Lauren balanced the slippery organ between her fingers, playing with it like putty, and came to Jenna. Jenna’s heartbeat pounded. The girls in the room had quieted. There was no more laughter, but there was a rumble. Hands and feet and limbless body-parts jangled against the floor, drumming out a rhythm that had nothing at all to do with the music playing; the music soon faded to white noise and then to nothing while the symphony rose up to overpower it. She could hear hissing in unison, and the hard thump of her own heartbeat, which matched the girls’ hard fists against the bloodstained floor. Boom, boom, boomboomboom. Lauren’s mouth was wide and dripping with blood and cartilage, but Jenna knew that she was smiling as she lifted the heart to her lips. Ding, dong. Boomboomboom.

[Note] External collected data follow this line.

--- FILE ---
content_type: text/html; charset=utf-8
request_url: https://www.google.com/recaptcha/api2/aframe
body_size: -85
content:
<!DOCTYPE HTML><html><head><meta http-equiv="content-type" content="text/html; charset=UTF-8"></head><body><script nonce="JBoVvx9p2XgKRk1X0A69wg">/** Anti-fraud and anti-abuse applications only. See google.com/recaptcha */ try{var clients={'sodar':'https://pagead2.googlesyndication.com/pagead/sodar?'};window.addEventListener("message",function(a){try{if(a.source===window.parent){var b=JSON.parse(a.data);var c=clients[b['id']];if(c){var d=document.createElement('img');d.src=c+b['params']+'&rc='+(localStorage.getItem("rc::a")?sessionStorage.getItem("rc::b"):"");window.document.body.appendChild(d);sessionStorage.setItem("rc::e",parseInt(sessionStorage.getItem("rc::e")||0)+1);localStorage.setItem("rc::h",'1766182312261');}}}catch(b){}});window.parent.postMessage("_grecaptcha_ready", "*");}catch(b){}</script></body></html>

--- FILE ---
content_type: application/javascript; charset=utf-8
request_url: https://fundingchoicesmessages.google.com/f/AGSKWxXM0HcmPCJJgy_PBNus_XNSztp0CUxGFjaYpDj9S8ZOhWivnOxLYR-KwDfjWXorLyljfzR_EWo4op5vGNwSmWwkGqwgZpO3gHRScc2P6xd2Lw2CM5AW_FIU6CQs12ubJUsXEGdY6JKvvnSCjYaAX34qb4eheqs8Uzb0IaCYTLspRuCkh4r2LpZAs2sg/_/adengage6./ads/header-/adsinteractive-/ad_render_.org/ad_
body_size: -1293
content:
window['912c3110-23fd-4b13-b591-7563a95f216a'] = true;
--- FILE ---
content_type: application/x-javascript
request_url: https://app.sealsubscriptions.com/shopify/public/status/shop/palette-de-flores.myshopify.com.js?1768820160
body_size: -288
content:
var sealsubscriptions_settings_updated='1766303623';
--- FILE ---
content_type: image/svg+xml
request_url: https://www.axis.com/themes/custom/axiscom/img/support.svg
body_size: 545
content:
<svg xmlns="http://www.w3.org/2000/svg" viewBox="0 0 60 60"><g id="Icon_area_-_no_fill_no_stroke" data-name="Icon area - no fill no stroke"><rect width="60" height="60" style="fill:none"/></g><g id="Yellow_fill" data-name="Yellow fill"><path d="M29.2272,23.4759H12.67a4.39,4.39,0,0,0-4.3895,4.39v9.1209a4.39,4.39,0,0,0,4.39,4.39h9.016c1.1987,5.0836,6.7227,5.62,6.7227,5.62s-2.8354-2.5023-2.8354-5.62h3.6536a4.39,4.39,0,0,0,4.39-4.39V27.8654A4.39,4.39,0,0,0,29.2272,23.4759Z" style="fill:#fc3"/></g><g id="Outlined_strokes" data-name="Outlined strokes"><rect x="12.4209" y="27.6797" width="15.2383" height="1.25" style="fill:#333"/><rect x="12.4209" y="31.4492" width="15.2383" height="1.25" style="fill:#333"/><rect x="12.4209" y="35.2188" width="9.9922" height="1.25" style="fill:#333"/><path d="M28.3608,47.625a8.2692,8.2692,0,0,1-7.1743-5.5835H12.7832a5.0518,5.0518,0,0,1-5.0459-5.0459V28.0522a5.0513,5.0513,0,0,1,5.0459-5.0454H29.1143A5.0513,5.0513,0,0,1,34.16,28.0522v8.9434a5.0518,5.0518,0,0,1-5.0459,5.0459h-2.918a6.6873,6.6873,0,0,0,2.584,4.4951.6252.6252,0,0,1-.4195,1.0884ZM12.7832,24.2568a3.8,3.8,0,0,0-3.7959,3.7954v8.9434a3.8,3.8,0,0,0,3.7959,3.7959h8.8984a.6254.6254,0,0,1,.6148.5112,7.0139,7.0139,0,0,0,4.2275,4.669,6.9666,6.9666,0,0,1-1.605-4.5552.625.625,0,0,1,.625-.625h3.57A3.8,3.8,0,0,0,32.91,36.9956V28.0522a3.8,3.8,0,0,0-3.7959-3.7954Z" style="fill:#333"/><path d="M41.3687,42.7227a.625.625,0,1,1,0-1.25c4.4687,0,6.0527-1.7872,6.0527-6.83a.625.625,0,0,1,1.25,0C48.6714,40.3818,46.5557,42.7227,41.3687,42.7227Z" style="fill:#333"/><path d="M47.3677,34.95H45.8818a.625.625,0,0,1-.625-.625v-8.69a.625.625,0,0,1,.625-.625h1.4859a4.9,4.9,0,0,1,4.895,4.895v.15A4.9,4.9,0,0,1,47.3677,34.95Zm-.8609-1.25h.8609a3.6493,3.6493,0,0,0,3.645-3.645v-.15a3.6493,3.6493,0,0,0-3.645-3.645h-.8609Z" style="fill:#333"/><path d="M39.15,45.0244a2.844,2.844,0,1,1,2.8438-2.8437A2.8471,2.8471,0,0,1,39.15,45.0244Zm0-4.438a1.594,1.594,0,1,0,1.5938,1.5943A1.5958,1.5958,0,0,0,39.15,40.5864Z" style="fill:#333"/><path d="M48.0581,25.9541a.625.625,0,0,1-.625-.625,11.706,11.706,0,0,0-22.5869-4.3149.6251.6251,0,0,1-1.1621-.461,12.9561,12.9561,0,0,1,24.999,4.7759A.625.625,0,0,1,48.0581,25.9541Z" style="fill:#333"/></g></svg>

The smooth aorta touched Jenna’s bottom lip and Lauren squeezed, liquid magic and metal and fire and heat and perfection taking her thoughts from the sweet, lovely boy lying dead beneath her to the fresh flesh now feeding her gluttonous veins. She’d never known such crippling lust or glorious revulsion. And she’d never felt more at peace looking up into the eyes of her friend, mother, lover, sister, god and creator, bits and pieces of skin and muscle dangling from her narrow chin. Ding, dong. Boomboomboom. Jenna rubbed the blood across her chest, bathing in its effervescence, and howled up into the heavens while the chorus of her family rose up just after and obliterated all else. It was then that Jenna felt it flowing into her in crimson ribbons: that sweet, raw perfection. She drank the red nectar, and she was home.